#### [Текст для чтения]
◇ ◇ ◇ ◇ ◇
До мельчайших подробностей Тодоровский запомнил и последние дни войны: «Мне запомнился один бой километров за 50 от Берлина. Там немцы создали мощную линию огйЬвых точек в скалах, неприступных, как крепость, но наша атака все-таки сломила их оборону. Мы вышли на Эльбу… Здесь немцы защищались особенно ожесточенно, пытаясь эвакуировать население и особо важные документы на территорию, которую занимали союзники…
Утром 9 мая вдруг наступила оглушительная тишина. Мы пошли на берег реки и увидели, что мост забит сгоревшими и подорванными автомобилями. Немецкие солдаты пытались вплавь добраться до противоположной стороны, занятой американцами. Никто не стрелял.
Наконец-то мы смогли сбросить сапоги и пропотевшие портянки, пройтись босиком по молодой зеленой траве. Рядом с нами на лугу мирно паслись лошади, где-то невдалеке играли на аккордеоне. А потом к нам приехал командир дивизии и объявил: война закончилась!»
«Именно в этот момент вдруг стало понятно, что такое счастье. Оно заключалось в том, что мы остались живы…»
В Германии лейтенант Тодоровский оставался до февраля 1946 года: «Наша часть там прекрасно устроилась: в казармах около аэродрома, где мы жили, практически всегда была горячая вода — роскошь, о которой мы совсем забыли. Меня назначили шавой администрации маленького немецкого городка… Послевоенная жизнь понемногу налаживалась. Вскоре в нашем городке открылся первый пивной бар, где по вечерам устраивали танцы, и уставшие от войны офицеры бегали туда тайком, переодеваясь в гражданскую одежду».
Снова и снова возвращаясь к прошлому, Петр Ефимович говорит: «И главное — там была любовь. Потому что в основном все-таки воевали люди от 18 до 30 лет, всем своим существом устремляющиеся к любви, но зачастую так и не успевшие ее познать».
◇ ◇ ◇ ◇ ◇
#### [Задание]
Продолжите текст о фронтовых воспоминаниях Тодоровского, начав сразу после его последнего предложения. Материалы, идущие далее, к этому тексту отношения не имеют.

#### [Исходные данные]
◇ ◇ ◇ ◇ ◇
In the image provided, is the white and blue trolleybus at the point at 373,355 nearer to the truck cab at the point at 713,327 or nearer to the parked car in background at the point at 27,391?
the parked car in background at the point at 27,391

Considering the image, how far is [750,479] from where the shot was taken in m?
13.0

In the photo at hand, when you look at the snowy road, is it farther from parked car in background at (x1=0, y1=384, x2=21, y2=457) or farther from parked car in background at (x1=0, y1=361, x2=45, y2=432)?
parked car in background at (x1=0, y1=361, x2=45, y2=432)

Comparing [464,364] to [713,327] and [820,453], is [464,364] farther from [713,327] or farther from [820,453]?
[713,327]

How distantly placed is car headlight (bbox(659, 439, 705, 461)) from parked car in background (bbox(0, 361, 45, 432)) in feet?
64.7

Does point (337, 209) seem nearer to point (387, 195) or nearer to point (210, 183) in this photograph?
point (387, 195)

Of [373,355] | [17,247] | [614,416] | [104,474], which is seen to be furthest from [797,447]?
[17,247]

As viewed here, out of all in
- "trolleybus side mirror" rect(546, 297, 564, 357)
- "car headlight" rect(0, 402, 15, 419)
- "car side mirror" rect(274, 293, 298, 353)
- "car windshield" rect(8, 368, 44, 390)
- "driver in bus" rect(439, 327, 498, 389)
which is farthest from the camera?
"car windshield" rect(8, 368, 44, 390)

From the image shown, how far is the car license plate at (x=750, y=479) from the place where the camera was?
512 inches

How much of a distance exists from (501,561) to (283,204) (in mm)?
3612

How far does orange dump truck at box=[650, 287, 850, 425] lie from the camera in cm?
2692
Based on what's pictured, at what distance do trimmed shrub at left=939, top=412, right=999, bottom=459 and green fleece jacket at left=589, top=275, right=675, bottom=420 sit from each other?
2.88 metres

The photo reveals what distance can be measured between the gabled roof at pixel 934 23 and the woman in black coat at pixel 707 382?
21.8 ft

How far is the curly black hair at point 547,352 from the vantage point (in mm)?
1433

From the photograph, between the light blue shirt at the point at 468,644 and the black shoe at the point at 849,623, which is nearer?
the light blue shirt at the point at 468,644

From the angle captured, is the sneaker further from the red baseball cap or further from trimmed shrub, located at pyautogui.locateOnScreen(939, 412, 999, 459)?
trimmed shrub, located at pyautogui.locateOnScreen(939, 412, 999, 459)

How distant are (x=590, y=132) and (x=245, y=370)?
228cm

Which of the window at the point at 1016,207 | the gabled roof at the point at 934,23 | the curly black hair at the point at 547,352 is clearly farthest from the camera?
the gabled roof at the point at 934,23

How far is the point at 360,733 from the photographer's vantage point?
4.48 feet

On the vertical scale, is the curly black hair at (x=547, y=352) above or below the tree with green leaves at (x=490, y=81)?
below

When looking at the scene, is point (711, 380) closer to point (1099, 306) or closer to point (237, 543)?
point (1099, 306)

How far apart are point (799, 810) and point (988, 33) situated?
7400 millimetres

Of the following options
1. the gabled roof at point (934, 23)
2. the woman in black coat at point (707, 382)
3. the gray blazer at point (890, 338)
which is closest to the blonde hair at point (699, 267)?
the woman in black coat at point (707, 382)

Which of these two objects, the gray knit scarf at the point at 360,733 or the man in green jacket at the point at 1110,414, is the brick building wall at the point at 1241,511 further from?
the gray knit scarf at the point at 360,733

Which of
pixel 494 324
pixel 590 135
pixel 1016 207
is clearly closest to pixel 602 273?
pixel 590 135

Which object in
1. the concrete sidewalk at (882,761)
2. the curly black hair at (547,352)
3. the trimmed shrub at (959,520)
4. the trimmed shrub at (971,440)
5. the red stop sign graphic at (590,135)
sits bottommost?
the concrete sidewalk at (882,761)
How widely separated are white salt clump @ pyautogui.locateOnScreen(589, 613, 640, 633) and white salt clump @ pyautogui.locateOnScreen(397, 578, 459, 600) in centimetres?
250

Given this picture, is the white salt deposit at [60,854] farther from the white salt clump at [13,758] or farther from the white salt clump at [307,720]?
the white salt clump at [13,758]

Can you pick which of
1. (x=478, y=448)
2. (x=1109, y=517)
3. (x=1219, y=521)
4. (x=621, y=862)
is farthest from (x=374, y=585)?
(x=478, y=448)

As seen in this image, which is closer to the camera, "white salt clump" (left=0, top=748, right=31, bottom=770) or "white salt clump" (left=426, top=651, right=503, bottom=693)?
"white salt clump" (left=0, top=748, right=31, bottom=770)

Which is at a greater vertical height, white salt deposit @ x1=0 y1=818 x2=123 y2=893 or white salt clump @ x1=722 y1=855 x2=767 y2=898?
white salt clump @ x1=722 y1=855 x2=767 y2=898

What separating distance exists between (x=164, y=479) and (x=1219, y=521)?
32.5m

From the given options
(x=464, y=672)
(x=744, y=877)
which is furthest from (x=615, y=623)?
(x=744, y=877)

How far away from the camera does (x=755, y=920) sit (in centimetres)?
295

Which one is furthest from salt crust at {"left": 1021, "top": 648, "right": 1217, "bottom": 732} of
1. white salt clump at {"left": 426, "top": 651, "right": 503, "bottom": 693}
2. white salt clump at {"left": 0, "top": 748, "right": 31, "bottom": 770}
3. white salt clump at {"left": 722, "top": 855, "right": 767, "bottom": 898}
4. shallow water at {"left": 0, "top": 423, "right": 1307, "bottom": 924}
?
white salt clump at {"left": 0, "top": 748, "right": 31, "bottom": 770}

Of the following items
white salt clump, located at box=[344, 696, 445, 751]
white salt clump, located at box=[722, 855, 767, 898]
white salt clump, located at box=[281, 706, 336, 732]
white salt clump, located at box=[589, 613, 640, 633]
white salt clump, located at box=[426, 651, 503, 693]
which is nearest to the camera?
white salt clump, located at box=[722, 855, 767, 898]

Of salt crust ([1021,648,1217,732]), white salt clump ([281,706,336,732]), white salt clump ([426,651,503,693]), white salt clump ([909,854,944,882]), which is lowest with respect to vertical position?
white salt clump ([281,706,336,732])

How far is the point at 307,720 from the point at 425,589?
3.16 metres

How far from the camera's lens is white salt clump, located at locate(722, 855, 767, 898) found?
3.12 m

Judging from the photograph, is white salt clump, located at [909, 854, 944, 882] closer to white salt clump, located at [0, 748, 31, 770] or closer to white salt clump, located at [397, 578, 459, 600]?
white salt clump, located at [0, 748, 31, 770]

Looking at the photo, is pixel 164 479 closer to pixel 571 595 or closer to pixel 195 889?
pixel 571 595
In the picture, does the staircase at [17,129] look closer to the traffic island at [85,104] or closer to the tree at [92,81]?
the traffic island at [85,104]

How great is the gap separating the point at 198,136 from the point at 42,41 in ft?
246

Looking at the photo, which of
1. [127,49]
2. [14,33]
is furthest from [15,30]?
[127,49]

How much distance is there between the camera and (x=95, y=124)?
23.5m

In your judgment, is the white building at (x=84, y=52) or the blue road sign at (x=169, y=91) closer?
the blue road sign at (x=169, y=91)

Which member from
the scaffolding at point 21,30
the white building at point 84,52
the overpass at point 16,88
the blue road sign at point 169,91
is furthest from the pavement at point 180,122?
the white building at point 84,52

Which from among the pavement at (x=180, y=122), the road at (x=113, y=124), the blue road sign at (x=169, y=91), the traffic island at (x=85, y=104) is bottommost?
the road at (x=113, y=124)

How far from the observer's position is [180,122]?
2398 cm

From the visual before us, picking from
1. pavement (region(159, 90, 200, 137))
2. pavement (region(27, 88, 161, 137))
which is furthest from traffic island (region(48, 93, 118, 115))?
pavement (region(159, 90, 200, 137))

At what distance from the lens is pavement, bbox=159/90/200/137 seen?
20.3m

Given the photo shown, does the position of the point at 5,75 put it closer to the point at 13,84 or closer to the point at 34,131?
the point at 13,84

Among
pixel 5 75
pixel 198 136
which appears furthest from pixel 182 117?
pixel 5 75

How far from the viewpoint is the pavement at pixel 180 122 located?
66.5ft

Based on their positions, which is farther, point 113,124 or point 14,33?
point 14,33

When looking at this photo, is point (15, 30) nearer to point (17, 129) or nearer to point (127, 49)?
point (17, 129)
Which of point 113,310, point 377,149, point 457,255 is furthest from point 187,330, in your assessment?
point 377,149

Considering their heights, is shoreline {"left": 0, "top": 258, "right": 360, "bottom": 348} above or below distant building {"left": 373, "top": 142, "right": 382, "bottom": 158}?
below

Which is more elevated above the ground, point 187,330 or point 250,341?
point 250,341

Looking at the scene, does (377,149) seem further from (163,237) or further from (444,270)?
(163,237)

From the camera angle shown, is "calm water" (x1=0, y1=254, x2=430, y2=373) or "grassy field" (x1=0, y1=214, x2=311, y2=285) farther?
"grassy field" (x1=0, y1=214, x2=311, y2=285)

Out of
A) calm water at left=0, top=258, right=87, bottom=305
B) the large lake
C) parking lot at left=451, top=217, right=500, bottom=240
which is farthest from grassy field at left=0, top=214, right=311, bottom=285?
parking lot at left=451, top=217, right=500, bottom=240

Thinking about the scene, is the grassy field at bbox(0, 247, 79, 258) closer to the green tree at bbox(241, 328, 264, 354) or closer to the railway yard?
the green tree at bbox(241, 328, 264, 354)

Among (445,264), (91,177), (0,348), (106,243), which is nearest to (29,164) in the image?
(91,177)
◇ ◇ ◇ ◇ ◇
#### [Ответ на задачу]
Комендантом маленького немецкого поселка лейтенанта Тодоровского назначили через месяц после подписания капитуляции: «Задача была поставлена такая: избрать местное руководство и совместно с ним заставить местных жителей срочно начать посевные работы и восстановление всех фермерских хозяйств, потому что назревал серьезный голод. Мне был дан взвод автоматчиков для борьбы с нашими разгулявшимися солдатиками, которые действительно воровали, грабили, врывались в дома, молодых немок насиловали… Мотив у них был один — как они с нами, так и мы с ними. Приходилось арестовывать и отправлять куда следует. Так продолжалось около месяца, а потом вышел приказ Жукова: все войска перевести в лес. Бойцы опять оказались в землянках, и в город попасть могли только офицеры по специальным увольнительным. Немцам повезло, период мародерства был очень коротким».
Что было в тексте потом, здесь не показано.